Jadhav Lab - Learning & the Subiculum
My work in Shantanu Jadhav's lab is going to start out focusing on an old region of interest of mine, subiculum. We will take the high neuron count simultaneous recordings that Jadhav lab uses to look at learning in this region, something that had eluded us previoiusly. We'll see where the data takes us from there!
Tye Lab - Mechanisms of Valence Encoding in the Amygdala
In Kay Tye's lab, I joined a team lead by Praneeth Namburi investigating the role of the neuropeptide neurotensin in the ability of the rodent amygdala to encode valence (positive versus negative). This was a large sprawling project with many interesting results. Unfortunately, when the lab moved to the Salk Institute and I moved on to Jadha Lab, work remained to complete our understanding in a way ready to publish. We'll see if an interested researcher picks it up and finishes the work! Along the way, though, I picked up many skills such as optogenetic experimentation, calcium imaging, and working with mice.
Dissertation Overview
In my dissertation research under Douglas A. Nitz at UC San Diego, I investigated the spatial correlates of multiple regions hypothesized to be crucial in spatial navigation. To do this, I used in vivo electrophysiology of behaving rats navigating a complex environment with many paths and potential reward locations. In this project, I recorded from M2 (a premotor subregion of mPFC), dorsal subiculum, CA1, posterior parietal cortex, and superior colliculus. Our results are pointing towards a potential pathway for information flow during spatial navigation. Read more about particular projects below.
Generalization in the Dorsal Subiculum
The subiculum is one of the primary outputs of CA1 to cortex, especially associative cortex such as parietal and retrosplenial cortex. Despite this, few experiments have been conducted in subiculum, especially compared to its extremely popular neighbor, CA1. Previous research has described subicular neurons in open field foraging as very similar to CA1, but with broader firing fields (Sharp 1994) that also generalize more to the same relative locations of similar environments (Sharp, 1997). When placed on a U-shaped track results were consistant with this account (Kim et al., 2012). In our work, utilizing a multi-path and multi-turn with 4 possible reward sites, a much more diverse activity pattern emerged. Overall, neural representations do seem to fit with this idea of generalization, but the manner in which they do so is quite different, with neurons that generalize across spaces that are spatially and behaviorally distinct, but similar in their function (i.e. halfway back on a path to a reward). We also see a subset of subiculum neurons that fire when the animals run in either of two opposite directions.

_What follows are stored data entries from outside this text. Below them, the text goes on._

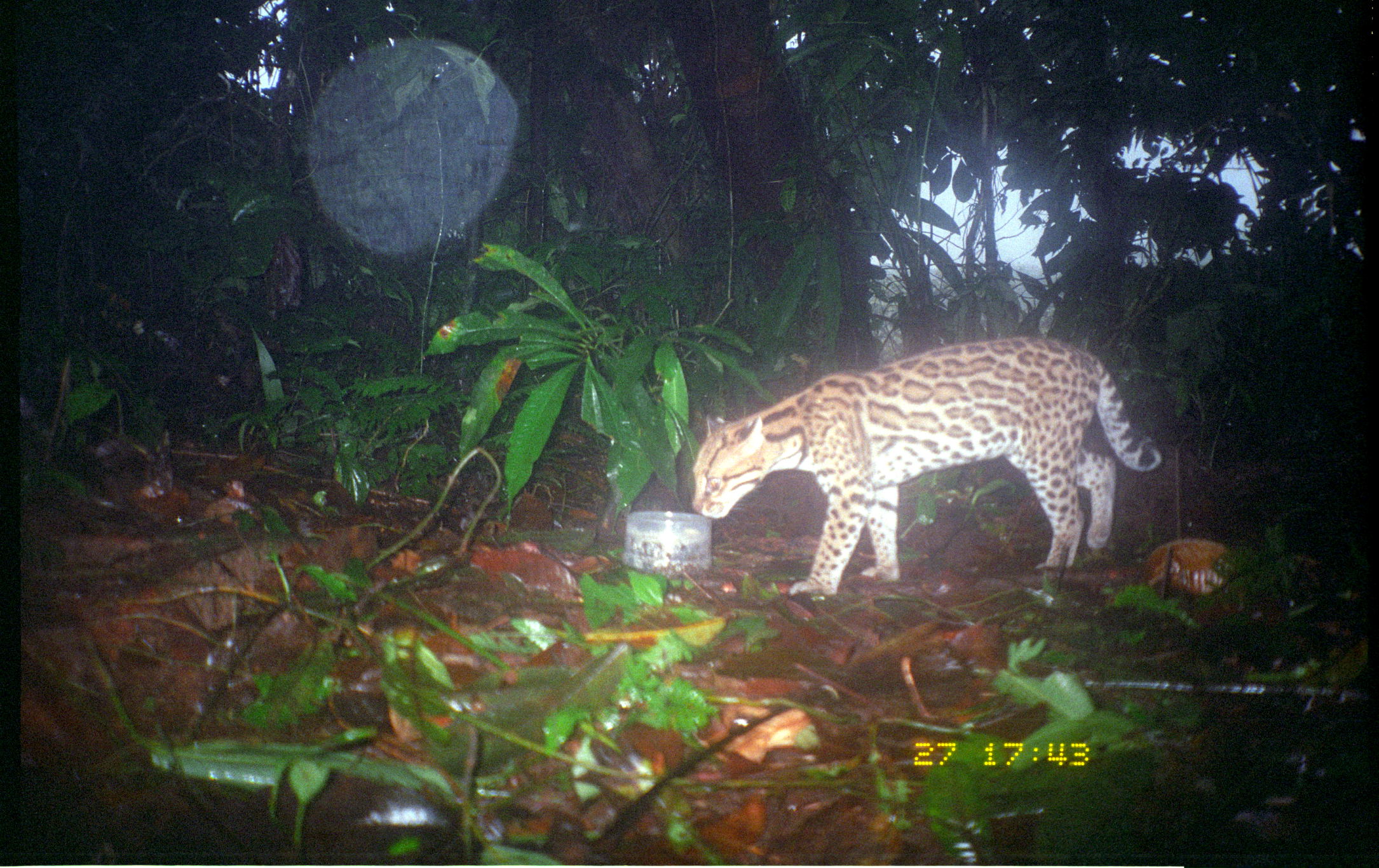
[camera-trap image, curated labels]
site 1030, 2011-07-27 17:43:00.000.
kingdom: Animalia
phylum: Chordata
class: Mammalia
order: Carnivora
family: Felidae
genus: Leopardus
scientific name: Leopardus pardalis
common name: ocelot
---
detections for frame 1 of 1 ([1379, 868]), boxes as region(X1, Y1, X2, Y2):
leopardus pardalis: region(690, 335, 1163, 601)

That is they seem to mark the axis of travel of the animal! We've published the axis tuning (link below) and hope to have the remainder out by the end of 2020. In the futre, I am excited to investigate more about this region and how these representations interface with two regions subiculum is highly interconnected with: CA1 and entorhinal cortex.
Related Published Works
- Subiculum Neurons Map the Current Axis of Travel - Supplemental including BVC analysis
- - Axis Tuning in the dorsal subiculum, as well as a model of boundary vector cells and their prevalence in our subiculum dataset.
- Comparison of CA1 and Subiculum on a Complex Maze
- - In progress!
M2 and the Planning and Execution of Action
M2, also known as medial precentral cortex (MPC), is a brain region in medial prefrontal cortex (mPFC) of the rat. It is hypothesized to be highly involved with decision making and action planning. Unlike the other subregions of mPFC, however, MPC has garnered less attention, largely due to a lack of correlates to decision making. We are examining MPC neural activity patterns in the context of our multi-turn navigational task. The task structure allows for the teasing apart of spatial and action correlates as well as assessing when action activity is maximal with respect to the action (such as before, during, or after). We can also inspect the sequence of actions to see if MPC encodes turns in a sequence of actions differantly, a known property of premotor cortex in non-human primates.
Related Published Works
- Secondary Motor Cortex Transforms Spatial Information into Planned Action during Navigation
- - This paper shows how many spatial variables are encoded in M2, but at a level that is dwarfed by motor (turn) correlates. I hope a takeaway is the importance of measuring many variables, as if one didn't measure the motor correlates, they would say that this is a spatial region!